After her mother’s passing, arrangements were made for Ida to live with her relative, Caroline Gray. Caroline, who was born in Clarksville around 1833, was illiterate, unable to read or write. When Ida went to live with Caroline, Caroline was 35 years old and already had three children of her own. Caroline and her family, including Ida, moved to Cincinnati, Ohio in 1868. While in Ohio, Caroline worked as a seamstress, and her children worked as well in order to financially support the family. Caroline had one son, Howard, and two daughters, Susan and Mary, with Mary being closest in age to Ida. All four of the children attended a segregated high school in Cincinnati.

While in high school, Ida worked as an assistant in a dental office under the supervision of Jonathon and William Taft.
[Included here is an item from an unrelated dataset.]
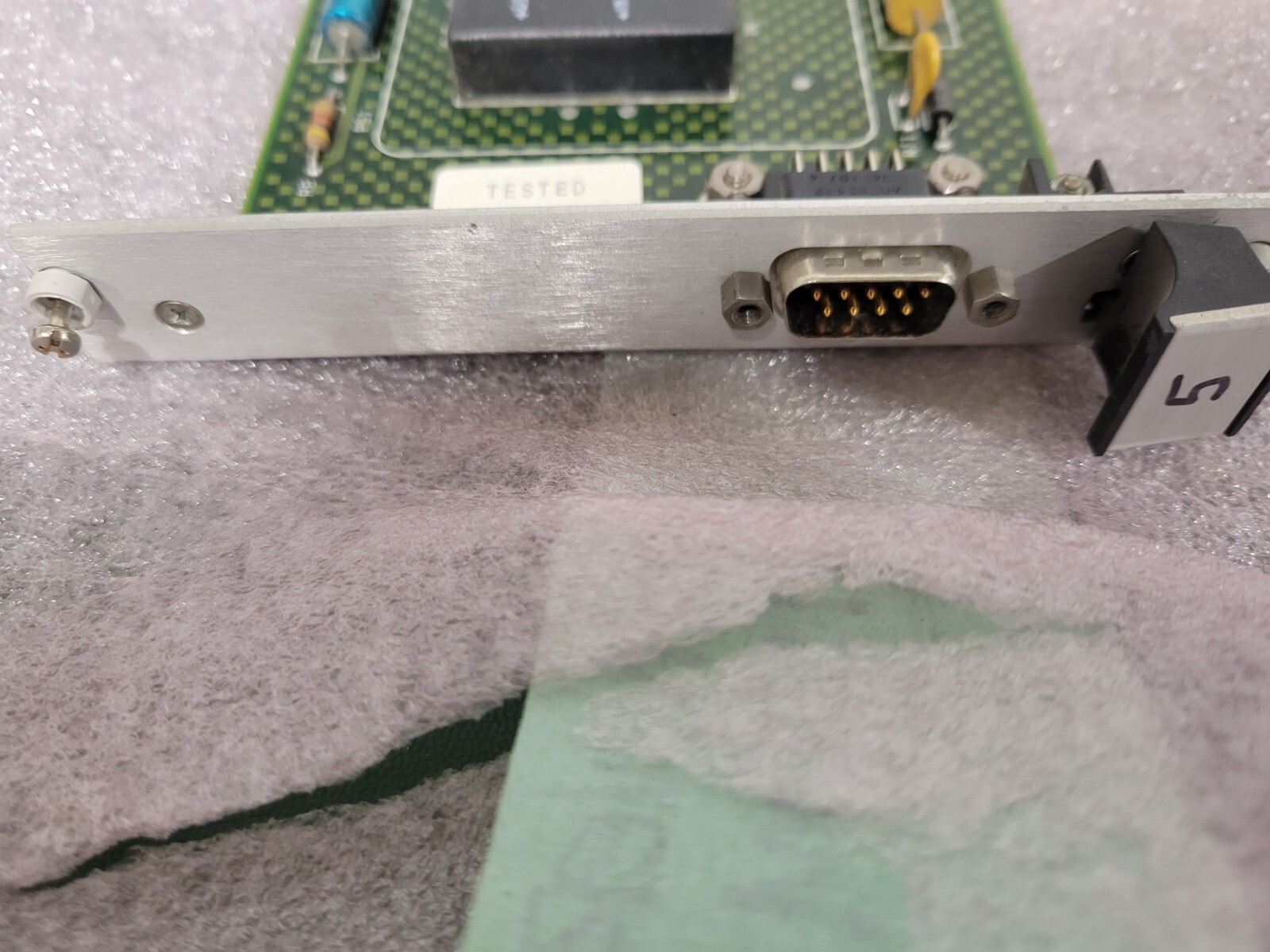 Universal Instruments 4458001-G Illumination Driver Board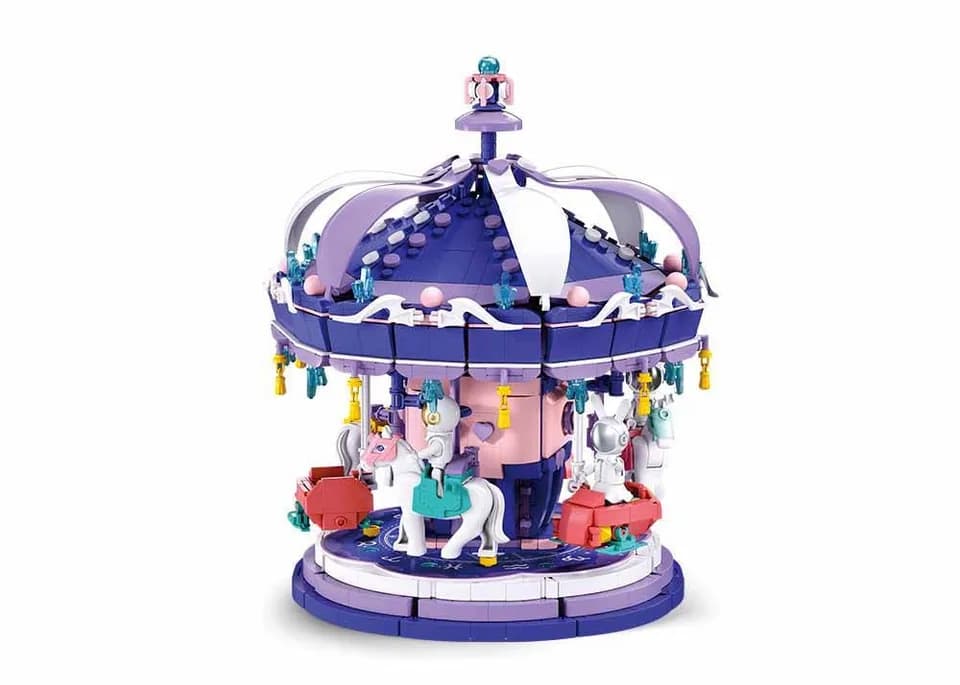 Carousel (M38-B1050)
Jonathon Taft was a particularly prominent figure in the world of dentistry, co-founding the American Dental Association and serving as its president, working as an editor for the Dental Register magazine and serving as the dean of the Ohio College of Dentistry. In 1875, Taft became the first dean of the Dental College of the University of Michigan at Ann Arbor. After maintaining this position for three years, Taft began accepting females into the program.

Ida graduated from Gaines Public High School in 1887, at the age of 20. Upon the declaration of her interest in a career in the dentistry field, Jonathon Taft encouraged Ida to apply to the University of Michigan. Her experience in the dental office and her relationship to the Taft brothers were essential factors in Ida’s acceptance to the Dental College of the University of Michigan. In the fall of 1887, shortly after her high school graduation, Ida began attending classes at the college. Receiving her doctor of dental surgery degree in June of 1890, she was the 23rd female student to graduate from dental school at the university. More importantly, she was the first African American female with a doctoral degree in dental surgery.

 After obtaining her degree, Ida moved back to Cincinnati, opening her own private practice in 1890. She maintained the practice until 1895, when she relocated to Chicago upon her marriage to her first husband, James Sanford Nelson. Nelson was born in Canada in 1860, and he immigrated to the United States nearly a decade later. In the 1880s, Nelson gained citizenship in the US, and after working as an accountant in Chicago, earned his law degree from the Chicago College of Law in 1897. While in Chicago, Ida set up her second private practice, making her the first African American female to practice dentistry in Chicago. Her clientele was very diverse, as Ida catered to men, women, and children of all races. It has been noted, though, that she particularly enjoyed working with children. Also while in Chicago, Ida served as the president of the Professional Women’s Club of Chicago.

James Sanford Nelson passed away on March 11, 1926, and three years later, Ida was remarried to William A. Rollins, a waiter. Ida retired from dentistry in the 1930's, and she remained in Chicago while seasonally visiting her summer home in Michigan. In June of 1944, Ida’s second husband was involved in a fatal vehicle accident. After this, Ida never remarried, and she never had children. On May 3, 1953, Ida passed away in Chicago.

Ida Gray Nelson Rollins’ achievements are a testimony to perseverance, determination and diligence. Though she was raised by a woman who was unable to read or write, Ida overcame her environment, becoming the first female African American dentist in the United States.